Cleaning Your Data

Let's take a web access log, and figure out the most-viewed pages on a website from it! Sounds easy, right?

Let's set up a regex that lets us parse an Apache access log line:


In [1]:
import re

format_pat= re.compile(
    r"(?P<host>[\d\.]+)\s"
    r"(?P<identity>\S*)\s"
    r"(?P<user>\S*)\s"
    r"\[(?P<time>.*?)\]\s"
    r'"(?P<request>.*?)"\s'
    r"(?P<status>\d+)\s"
    r"(?P<bytes>\S*)\s"
    r'"(?P<referer>.*?)"\s'
    r'"(?P<user_agent>.*?)"\s*'
)

Here's the full path to the log file I'm analyzing; change this if you want to run this stuff yourself:


In [2]:
logPath = "E:\\sundog-consult\\Udemy\\DataScience\\access_log.txt"

Now we'll whip up a little script to extract the URL in each access, and use a dictionary to count up the number of times each one appears.

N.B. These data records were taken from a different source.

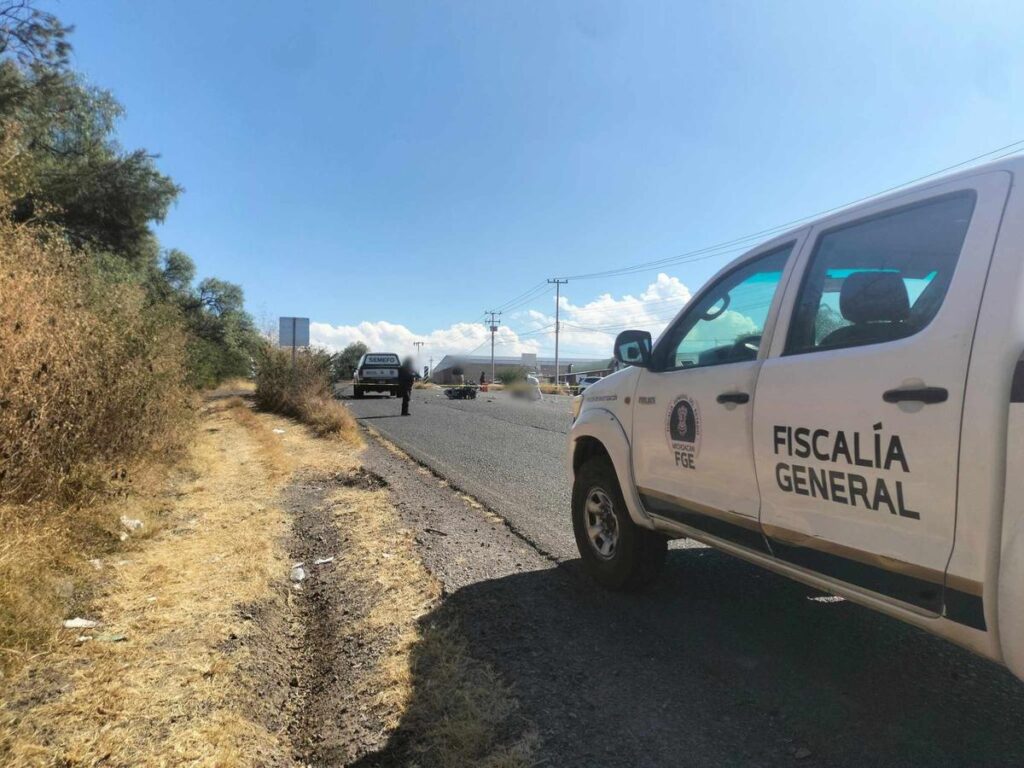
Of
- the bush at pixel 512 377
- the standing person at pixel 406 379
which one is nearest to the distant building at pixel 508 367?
the bush at pixel 512 377

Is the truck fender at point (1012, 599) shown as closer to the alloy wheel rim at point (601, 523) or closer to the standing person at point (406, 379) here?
the alloy wheel rim at point (601, 523)

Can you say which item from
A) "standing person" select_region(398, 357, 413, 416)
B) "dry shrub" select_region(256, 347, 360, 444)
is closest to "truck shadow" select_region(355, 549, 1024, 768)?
"dry shrub" select_region(256, 347, 360, 444)

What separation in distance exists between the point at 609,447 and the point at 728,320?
1170 millimetres

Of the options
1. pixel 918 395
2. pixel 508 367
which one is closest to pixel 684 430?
pixel 918 395

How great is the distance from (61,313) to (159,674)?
11.9 ft

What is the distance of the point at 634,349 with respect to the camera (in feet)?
12.1

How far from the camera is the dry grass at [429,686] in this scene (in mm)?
2438

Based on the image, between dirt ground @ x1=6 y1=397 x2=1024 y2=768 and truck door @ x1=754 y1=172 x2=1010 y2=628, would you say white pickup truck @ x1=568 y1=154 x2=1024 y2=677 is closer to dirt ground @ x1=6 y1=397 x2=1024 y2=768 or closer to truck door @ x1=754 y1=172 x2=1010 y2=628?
truck door @ x1=754 y1=172 x2=1010 y2=628

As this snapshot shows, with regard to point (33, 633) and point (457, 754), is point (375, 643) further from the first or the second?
point (33, 633)

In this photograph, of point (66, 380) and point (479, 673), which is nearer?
point (479, 673)

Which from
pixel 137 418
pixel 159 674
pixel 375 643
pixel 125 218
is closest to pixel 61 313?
pixel 137 418

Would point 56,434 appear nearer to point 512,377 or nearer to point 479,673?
point 479,673

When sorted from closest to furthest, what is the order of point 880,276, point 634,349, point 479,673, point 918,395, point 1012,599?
1. point 1012,599
2. point 918,395
3. point 880,276
4. point 479,673
5. point 634,349

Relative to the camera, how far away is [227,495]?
7125 millimetres
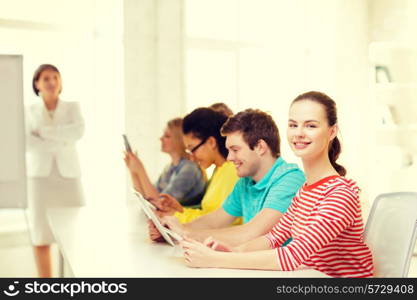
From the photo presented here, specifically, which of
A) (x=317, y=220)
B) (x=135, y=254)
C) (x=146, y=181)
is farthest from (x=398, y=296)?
(x=146, y=181)

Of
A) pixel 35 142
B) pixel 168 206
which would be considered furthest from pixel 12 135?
pixel 168 206

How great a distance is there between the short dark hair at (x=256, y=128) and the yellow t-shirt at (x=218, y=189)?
290 mm

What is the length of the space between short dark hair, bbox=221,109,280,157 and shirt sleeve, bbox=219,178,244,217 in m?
0.17

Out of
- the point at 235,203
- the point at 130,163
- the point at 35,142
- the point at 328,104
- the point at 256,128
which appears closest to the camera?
the point at 328,104

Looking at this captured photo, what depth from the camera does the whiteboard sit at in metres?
2.25

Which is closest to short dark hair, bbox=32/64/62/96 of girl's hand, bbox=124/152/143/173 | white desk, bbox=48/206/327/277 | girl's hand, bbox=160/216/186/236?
girl's hand, bbox=124/152/143/173

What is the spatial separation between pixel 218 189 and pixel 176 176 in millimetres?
569

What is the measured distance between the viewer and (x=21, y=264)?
2426 mm

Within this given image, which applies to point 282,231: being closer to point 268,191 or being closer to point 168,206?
point 268,191

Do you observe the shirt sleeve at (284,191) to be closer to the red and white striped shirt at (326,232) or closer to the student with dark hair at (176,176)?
the red and white striped shirt at (326,232)

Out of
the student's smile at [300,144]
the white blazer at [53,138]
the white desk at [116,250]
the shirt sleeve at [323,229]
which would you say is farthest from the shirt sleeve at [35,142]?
the shirt sleeve at [323,229]

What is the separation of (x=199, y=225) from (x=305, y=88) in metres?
0.98

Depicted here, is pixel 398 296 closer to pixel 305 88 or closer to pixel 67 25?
pixel 305 88

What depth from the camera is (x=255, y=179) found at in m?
1.55
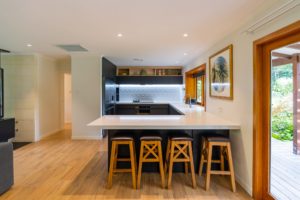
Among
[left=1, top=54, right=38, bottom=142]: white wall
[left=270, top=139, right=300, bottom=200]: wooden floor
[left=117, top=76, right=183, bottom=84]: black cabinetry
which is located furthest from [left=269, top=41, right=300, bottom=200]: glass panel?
[left=117, top=76, right=183, bottom=84]: black cabinetry

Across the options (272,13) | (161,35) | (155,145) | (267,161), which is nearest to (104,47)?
(161,35)

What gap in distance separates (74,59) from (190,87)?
3.77m

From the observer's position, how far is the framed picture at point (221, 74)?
10.9ft

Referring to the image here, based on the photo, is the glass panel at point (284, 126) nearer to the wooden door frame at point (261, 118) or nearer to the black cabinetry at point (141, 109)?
the wooden door frame at point (261, 118)

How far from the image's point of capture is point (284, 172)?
2391mm

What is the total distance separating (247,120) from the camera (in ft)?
9.15

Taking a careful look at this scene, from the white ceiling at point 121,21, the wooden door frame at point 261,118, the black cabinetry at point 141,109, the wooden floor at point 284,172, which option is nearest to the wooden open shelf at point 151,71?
the black cabinetry at point 141,109

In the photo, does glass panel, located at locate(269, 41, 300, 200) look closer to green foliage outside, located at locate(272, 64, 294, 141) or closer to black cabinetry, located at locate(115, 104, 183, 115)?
green foliage outside, located at locate(272, 64, 294, 141)

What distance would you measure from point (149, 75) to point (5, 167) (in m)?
5.97

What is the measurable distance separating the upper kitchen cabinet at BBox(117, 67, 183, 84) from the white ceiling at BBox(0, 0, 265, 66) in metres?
3.80

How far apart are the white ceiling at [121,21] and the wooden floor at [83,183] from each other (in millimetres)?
2254

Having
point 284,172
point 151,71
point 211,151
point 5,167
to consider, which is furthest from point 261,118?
point 151,71

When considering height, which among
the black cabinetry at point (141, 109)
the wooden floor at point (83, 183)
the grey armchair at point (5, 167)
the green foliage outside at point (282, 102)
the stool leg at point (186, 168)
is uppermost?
the green foliage outside at point (282, 102)

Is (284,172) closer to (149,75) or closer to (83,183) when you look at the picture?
(83,183)
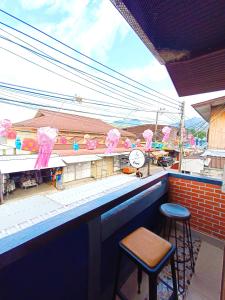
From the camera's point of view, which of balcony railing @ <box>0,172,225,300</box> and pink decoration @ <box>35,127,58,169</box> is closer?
balcony railing @ <box>0,172,225,300</box>

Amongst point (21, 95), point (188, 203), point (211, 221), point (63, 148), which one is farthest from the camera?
point (63, 148)

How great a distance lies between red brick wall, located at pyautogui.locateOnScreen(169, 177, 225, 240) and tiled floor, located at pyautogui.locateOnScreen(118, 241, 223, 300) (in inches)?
12.5

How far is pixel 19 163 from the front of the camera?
8.32m

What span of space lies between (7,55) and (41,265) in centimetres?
458

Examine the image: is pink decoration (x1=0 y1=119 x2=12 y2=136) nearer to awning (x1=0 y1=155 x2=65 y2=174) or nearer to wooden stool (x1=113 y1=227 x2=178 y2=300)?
awning (x1=0 y1=155 x2=65 y2=174)

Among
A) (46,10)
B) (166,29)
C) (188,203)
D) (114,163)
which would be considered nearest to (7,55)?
(46,10)

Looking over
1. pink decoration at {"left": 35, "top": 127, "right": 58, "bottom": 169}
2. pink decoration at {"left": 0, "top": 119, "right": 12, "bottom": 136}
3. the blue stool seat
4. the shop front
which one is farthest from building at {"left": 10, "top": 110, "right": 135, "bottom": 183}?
the blue stool seat

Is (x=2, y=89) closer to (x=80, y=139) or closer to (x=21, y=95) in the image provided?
(x=21, y=95)

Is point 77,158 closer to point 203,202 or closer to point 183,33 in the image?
point 203,202

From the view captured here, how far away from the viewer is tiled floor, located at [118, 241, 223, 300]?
4.99 feet

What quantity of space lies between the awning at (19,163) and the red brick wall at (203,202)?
7.87 metres

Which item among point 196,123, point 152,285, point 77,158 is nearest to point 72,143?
point 77,158

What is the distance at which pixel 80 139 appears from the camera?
11836 mm

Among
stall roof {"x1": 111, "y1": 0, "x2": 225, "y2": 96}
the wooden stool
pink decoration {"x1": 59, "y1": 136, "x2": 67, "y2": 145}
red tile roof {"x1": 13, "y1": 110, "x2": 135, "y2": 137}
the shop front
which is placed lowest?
the shop front
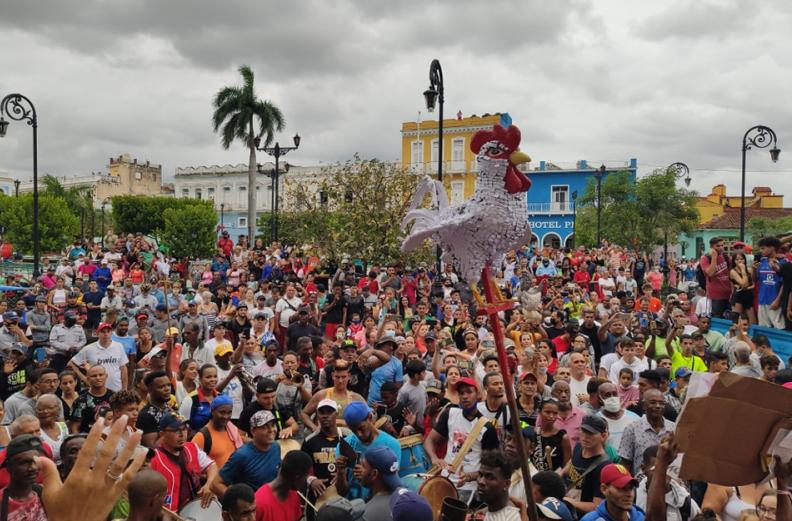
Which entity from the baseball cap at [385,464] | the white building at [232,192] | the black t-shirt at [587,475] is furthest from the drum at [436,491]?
the white building at [232,192]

Then we'll sort it and print out the top 20 pages. What could go wrong?


In [3]:
URLCounts = {}

with open(logPath, "r") as f:
    for line in (l.rstrip() for l in f):
        match= format_pat.match(line)
        if match:
            access = match.groupdict()
            request = access['request']
            (action, URL, protocol) = request.split()
            if URLCounts.has_key(URL):
                URLCounts[URL] = URLCounts[URL] + 1
            else:
                URLCounts[URL] = 1

results = sorted(URLCounts, key=lambda i: int(URLCounts[i]), reverse=True)

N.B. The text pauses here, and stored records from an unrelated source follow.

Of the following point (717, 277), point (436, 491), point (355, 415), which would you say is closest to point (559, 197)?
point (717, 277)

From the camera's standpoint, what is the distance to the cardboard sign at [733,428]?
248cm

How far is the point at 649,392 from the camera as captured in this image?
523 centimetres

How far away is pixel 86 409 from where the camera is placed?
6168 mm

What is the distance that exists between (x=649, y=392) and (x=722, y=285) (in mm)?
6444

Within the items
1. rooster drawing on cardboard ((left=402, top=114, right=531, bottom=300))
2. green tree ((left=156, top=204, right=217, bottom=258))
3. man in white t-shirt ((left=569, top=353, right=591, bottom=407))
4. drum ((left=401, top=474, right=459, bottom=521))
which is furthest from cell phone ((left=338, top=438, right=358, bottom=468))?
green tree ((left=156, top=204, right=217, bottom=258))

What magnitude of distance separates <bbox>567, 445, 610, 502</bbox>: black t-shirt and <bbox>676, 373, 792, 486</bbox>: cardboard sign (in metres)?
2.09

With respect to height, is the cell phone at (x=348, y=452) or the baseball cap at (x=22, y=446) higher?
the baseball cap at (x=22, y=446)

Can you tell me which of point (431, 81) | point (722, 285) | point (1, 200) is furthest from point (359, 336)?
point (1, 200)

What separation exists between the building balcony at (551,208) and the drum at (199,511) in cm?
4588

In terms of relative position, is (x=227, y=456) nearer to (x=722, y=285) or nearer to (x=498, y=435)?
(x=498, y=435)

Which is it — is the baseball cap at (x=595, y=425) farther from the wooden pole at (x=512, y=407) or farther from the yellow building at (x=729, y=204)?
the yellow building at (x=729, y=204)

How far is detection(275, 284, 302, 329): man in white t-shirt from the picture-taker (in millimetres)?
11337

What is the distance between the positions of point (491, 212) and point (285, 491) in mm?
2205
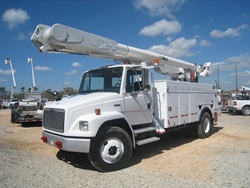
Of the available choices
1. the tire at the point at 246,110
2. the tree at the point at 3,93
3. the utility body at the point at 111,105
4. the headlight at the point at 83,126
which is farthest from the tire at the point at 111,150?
the tree at the point at 3,93

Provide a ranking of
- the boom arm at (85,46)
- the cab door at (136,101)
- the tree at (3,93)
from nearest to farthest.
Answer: the boom arm at (85,46)
the cab door at (136,101)
the tree at (3,93)

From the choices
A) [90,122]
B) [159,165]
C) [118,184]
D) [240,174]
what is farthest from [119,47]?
[240,174]

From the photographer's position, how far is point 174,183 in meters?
4.77

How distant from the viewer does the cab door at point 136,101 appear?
20.7 ft

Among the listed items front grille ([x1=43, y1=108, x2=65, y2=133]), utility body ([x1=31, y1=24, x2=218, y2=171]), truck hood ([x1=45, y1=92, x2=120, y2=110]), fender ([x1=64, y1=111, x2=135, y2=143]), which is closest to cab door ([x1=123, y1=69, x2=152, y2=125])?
utility body ([x1=31, y1=24, x2=218, y2=171])

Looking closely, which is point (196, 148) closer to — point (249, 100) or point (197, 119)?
point (197, 119)

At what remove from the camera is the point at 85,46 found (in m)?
6.34

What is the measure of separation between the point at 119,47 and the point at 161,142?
395 cm

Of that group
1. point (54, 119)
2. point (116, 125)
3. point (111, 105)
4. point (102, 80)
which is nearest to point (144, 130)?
point (116, 125)

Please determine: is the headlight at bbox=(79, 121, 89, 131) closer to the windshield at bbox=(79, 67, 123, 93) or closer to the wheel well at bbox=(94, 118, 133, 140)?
the wheel well at bbox=(94, 118, 133, 140)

for result in results[:20]:
    print(result + ": " + str(URLCounts[result]))


---------------------------------------------------------------------------
ValueError                                Traceback (most recent call last)
<ipython-input-3-8efc8eba3391> in <module>()
      7             access = match.groupdict()
      8             request = access['request']
----> 9             (action, URL, protocol) = request.split()
     10             if URLCounts.has_key(URL):
     11                 URLCounts[URL] = URLCounts[URL] + 1

ValueError: need more than 1 value to unpack

Hm. The 'request' part of the line is supposed to look something like this:

GET /blog/ HTTP/1.1

There should be an HTTP action, the URL, and the protocol. But it seems that's not always happening. Let's print out requests that don't contain three items:


In [4]:
URLCounts = {}

with open(logPath, "r") as f:
    for line in (l.rstrip() for l in f):
        match= format_pat.match(line)
        if match:
            access = match.groupdict()
            request = access['request']
            fields = request.split()
            if (len(fields) != 3):
                print(fields)


['_\\xb0ZP\\x07tR\\xe5']
[]
[]
[]
[]
[]
[]
[]
[]
[]
[]

Huh. In addition to empty fields, there's one that just contains garbage. Well, let's modify our script to check for that case:


In [5]:
URLCounts = {}

with open(logPath, "r") as f:
    for line in (l.rstrip() for l in f):
        match= format_pat.match(line)
        if match:
            access = match.groupdict()
            request = access['request']
            fields = request.split()
            if (len(fields) == 3):
                URL = fields[1]
                if URLCounts.has_key(URL):
                    URLCounts[URL] = URLCounts[URL] + 1
                else:
                    URLCounts[URL] = 1

results = sorted(URLCounts, key=lambda i: int(URLCounts[i]), reverse=True)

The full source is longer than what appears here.